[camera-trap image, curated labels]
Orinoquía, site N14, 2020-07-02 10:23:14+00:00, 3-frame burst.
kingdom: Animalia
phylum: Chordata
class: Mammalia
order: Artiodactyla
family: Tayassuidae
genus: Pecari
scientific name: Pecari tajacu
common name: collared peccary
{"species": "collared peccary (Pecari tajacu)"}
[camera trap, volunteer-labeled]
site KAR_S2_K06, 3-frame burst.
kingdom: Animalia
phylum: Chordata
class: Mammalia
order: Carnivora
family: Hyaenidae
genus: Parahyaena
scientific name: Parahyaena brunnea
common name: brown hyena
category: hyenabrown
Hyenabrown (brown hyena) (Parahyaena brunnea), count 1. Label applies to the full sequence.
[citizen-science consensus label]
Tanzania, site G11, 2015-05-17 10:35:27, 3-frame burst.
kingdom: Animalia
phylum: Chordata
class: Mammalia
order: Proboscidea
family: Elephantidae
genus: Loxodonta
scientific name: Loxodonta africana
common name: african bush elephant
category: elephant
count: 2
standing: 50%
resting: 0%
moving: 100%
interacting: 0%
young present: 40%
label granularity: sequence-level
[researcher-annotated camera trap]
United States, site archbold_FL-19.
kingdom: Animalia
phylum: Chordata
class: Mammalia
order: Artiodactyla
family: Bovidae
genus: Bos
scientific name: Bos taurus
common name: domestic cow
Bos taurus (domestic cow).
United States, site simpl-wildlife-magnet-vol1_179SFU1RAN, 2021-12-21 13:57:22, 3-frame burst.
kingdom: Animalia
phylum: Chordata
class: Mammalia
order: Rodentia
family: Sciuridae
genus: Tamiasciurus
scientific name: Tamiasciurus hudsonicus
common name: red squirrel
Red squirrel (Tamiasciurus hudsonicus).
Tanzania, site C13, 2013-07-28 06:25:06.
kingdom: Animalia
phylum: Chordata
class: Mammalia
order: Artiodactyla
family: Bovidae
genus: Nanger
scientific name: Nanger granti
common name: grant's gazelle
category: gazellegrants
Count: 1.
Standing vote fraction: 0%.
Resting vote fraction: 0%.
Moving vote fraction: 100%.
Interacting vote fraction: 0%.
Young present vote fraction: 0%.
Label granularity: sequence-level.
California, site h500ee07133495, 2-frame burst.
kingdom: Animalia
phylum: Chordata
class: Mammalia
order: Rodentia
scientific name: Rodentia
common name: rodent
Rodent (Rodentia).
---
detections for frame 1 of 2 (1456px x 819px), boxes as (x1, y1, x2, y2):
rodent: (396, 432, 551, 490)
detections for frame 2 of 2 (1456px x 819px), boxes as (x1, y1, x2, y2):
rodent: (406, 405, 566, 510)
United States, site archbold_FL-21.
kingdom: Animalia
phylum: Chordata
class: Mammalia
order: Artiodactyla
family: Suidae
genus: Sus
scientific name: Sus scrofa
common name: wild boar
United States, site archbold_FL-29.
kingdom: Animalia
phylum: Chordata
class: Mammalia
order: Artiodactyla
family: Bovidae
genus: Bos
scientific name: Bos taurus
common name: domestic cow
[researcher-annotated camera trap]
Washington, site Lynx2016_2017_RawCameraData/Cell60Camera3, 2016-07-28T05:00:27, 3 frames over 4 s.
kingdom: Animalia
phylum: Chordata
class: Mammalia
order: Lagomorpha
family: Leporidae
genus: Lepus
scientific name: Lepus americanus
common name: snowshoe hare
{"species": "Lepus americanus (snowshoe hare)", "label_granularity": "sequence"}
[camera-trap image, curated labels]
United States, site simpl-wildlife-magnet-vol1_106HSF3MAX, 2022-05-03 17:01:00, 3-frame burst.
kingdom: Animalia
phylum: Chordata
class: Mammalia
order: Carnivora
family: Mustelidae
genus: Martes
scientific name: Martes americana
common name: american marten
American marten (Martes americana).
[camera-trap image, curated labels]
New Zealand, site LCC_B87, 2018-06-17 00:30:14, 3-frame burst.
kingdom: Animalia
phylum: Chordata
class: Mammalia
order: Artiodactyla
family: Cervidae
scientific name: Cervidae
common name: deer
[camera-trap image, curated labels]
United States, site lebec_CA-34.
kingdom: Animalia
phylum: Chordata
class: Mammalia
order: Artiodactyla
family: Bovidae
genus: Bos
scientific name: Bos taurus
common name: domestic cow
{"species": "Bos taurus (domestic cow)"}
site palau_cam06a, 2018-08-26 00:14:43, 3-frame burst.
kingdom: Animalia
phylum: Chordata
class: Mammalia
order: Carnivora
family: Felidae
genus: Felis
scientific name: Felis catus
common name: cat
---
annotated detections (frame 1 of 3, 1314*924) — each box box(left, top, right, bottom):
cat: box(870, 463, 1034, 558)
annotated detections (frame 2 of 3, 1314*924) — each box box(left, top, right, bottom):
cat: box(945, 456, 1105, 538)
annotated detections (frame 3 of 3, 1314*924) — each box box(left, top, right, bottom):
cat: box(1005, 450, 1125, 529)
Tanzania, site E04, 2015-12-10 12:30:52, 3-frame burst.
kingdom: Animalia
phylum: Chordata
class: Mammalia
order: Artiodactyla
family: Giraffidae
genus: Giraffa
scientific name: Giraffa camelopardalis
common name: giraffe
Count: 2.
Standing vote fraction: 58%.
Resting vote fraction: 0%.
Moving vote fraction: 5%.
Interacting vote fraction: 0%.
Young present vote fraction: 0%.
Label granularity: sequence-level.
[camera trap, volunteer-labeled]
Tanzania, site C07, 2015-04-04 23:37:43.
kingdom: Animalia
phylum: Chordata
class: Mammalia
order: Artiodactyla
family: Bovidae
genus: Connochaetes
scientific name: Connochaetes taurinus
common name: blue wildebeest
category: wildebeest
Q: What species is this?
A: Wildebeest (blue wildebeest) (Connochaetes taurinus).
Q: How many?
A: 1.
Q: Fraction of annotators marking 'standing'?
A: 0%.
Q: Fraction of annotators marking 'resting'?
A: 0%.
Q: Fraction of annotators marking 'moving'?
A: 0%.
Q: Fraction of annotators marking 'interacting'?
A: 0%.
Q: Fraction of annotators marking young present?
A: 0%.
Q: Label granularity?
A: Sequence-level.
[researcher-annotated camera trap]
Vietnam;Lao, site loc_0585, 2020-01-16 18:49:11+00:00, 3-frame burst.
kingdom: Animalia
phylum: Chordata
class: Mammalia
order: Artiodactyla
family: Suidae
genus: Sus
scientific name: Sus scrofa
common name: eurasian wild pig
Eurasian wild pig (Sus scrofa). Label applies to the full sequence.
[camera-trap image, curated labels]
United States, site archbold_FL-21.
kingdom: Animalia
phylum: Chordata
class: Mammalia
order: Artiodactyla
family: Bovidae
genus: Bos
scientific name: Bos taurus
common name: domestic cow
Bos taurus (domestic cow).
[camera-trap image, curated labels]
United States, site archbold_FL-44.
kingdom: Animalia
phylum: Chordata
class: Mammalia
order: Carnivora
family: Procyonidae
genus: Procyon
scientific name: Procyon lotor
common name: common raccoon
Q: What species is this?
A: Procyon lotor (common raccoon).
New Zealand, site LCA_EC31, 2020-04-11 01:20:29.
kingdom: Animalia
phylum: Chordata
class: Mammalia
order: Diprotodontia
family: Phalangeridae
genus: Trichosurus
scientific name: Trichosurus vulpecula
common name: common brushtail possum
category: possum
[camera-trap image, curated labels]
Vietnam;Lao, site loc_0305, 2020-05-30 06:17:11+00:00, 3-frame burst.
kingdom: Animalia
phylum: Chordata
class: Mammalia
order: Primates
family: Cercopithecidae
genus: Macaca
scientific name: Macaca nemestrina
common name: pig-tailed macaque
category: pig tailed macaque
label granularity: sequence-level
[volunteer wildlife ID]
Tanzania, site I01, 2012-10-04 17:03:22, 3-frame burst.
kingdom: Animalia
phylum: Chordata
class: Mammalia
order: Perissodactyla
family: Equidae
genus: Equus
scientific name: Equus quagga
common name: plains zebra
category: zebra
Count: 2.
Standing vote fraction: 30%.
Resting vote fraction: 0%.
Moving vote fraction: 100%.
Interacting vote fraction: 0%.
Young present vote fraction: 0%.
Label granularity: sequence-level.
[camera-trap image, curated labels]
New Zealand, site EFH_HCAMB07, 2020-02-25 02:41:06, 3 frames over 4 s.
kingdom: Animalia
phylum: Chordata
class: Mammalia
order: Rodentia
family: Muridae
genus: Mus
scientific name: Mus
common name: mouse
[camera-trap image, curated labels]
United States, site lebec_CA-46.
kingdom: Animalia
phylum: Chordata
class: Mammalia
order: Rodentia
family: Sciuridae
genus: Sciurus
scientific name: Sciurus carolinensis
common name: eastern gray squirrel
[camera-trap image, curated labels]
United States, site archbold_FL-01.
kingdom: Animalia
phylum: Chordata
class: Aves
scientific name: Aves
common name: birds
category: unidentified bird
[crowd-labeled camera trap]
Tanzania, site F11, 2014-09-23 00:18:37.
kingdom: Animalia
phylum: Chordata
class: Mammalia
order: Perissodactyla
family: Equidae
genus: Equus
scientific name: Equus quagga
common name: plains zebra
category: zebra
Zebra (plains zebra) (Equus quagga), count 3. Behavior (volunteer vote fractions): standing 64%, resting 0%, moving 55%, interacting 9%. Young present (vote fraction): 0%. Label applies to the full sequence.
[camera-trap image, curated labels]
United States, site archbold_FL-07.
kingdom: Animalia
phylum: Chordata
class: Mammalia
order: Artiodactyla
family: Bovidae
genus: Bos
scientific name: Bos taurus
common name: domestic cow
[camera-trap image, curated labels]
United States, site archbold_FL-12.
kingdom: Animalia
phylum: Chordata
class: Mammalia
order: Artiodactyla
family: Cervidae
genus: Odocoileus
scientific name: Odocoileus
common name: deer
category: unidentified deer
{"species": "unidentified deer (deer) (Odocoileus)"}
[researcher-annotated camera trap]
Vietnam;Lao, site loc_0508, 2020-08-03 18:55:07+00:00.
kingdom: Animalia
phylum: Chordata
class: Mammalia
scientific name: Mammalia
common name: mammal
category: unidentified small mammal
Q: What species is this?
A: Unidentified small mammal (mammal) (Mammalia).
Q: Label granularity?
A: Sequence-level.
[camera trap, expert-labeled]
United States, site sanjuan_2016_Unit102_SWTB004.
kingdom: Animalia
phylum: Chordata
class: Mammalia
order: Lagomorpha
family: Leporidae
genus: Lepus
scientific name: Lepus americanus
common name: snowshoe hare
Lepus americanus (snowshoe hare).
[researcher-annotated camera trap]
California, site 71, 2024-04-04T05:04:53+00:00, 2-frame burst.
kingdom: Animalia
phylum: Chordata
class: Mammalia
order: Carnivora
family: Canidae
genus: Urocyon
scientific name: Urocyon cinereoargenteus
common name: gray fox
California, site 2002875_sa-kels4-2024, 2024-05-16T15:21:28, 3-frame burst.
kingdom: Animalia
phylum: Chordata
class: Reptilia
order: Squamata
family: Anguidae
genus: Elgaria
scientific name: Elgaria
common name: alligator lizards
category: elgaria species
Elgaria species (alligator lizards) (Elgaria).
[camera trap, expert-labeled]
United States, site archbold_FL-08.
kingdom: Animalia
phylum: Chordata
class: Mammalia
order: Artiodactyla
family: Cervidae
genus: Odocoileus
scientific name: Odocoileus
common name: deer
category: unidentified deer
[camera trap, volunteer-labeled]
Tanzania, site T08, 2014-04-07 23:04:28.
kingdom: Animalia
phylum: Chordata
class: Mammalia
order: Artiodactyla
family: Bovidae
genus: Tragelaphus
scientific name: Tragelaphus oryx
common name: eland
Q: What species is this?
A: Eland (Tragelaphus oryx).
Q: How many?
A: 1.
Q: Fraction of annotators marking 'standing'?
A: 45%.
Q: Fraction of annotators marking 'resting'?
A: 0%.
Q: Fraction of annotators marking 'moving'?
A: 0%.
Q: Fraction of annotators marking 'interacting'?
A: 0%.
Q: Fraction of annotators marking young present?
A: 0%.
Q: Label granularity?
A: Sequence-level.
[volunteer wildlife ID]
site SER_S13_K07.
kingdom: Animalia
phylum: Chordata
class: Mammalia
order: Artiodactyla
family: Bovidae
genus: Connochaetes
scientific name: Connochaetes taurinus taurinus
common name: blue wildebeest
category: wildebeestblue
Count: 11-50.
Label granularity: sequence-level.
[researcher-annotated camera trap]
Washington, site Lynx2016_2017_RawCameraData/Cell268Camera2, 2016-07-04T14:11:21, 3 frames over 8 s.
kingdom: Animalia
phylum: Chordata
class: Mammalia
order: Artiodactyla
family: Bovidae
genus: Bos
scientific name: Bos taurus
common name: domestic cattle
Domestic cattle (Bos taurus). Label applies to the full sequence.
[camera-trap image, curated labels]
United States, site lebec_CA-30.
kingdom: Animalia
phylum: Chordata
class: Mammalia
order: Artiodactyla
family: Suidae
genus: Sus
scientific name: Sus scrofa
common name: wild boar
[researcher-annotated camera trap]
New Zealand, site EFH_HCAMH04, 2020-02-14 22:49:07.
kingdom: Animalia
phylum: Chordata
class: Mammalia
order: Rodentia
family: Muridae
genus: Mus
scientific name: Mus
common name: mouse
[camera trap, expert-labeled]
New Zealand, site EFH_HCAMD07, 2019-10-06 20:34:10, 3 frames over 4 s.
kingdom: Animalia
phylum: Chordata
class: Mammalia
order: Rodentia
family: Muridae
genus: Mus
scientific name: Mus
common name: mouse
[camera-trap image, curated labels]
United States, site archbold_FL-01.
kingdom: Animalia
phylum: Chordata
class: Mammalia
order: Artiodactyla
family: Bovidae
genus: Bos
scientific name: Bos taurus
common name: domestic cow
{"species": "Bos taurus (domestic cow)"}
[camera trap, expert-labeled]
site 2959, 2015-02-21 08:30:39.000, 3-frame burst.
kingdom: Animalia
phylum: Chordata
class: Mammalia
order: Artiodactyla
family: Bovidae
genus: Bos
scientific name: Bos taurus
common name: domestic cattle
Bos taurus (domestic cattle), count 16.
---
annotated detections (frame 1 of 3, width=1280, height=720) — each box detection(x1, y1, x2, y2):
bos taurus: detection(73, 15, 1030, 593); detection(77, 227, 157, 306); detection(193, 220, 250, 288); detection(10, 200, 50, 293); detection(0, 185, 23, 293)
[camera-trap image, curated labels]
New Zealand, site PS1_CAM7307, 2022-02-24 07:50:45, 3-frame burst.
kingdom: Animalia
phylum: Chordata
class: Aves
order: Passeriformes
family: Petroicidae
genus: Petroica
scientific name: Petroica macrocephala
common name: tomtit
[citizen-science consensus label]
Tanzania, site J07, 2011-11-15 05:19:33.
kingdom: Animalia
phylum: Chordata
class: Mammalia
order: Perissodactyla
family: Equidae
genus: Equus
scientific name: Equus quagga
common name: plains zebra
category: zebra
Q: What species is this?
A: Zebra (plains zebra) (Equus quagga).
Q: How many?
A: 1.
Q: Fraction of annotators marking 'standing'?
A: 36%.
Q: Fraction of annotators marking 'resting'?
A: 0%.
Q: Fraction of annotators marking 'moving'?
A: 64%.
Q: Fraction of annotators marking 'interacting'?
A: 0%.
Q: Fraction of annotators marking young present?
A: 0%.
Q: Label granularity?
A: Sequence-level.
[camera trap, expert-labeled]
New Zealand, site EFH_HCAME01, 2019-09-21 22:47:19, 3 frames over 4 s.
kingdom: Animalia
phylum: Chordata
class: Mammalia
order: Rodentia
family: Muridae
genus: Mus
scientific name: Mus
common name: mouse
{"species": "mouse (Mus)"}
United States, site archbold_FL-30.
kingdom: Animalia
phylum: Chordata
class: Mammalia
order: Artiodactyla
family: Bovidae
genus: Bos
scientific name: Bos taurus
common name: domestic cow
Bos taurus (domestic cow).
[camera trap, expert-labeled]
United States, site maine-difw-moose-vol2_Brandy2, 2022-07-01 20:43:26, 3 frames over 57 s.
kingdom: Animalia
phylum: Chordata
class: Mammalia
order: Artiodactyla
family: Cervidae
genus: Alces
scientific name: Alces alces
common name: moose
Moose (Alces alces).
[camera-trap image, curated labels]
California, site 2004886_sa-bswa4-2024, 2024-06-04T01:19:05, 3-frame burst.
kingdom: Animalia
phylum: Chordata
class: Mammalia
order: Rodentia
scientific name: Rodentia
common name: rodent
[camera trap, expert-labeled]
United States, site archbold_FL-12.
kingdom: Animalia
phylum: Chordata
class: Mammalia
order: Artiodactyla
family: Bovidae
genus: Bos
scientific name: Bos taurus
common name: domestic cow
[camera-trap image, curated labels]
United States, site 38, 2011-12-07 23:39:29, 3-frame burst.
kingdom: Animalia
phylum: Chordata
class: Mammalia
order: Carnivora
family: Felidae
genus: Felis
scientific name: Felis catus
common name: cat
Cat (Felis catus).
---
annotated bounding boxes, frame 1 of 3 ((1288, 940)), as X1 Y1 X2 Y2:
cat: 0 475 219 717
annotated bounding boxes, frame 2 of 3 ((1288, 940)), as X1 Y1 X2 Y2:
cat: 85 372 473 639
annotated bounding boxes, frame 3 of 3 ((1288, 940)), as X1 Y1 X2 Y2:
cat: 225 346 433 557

_ _ _ _ _

Task to carry out: Pull every line with the string "Connochaetes" out of the material.

Solved exercise:
genus: Connochaetes
scientific name: Connochaetes taurinus
A: Wildebeest (blue wildebeest) (Connochaetes taurinus).
genus: Connochaetes
scientific name: Connochaetes taurinus taurinus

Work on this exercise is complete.